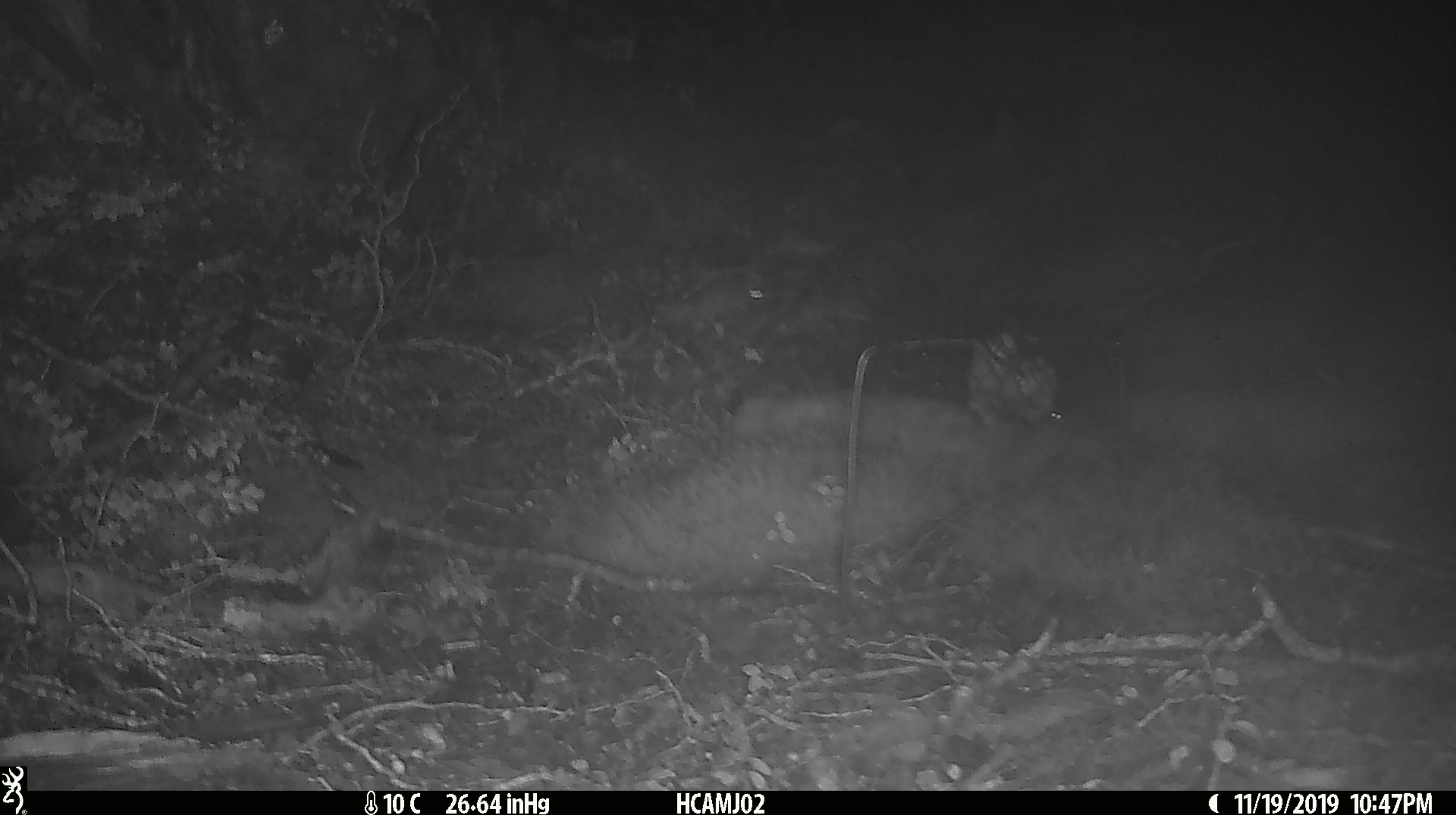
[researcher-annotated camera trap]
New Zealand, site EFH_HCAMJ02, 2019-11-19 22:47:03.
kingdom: Animalia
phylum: Chordata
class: Mammalia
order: Rodentia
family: Muridae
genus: Mus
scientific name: Mus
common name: mouse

━━━

**What needs to be done**.
The whole listing above, word for word: repeat it with the pictures excluded.

**Output of the task**.
[researcher-annotated camera trap]
New Zealand, site EFH_HCAMJ02, 2019-11-19 22:47:03.
kingdom: Animalia
phylum: Chordata
class: Mammalia
order: Rodentia
family: Muridae
genus: Mus
scientific name: Mus
common name: mouse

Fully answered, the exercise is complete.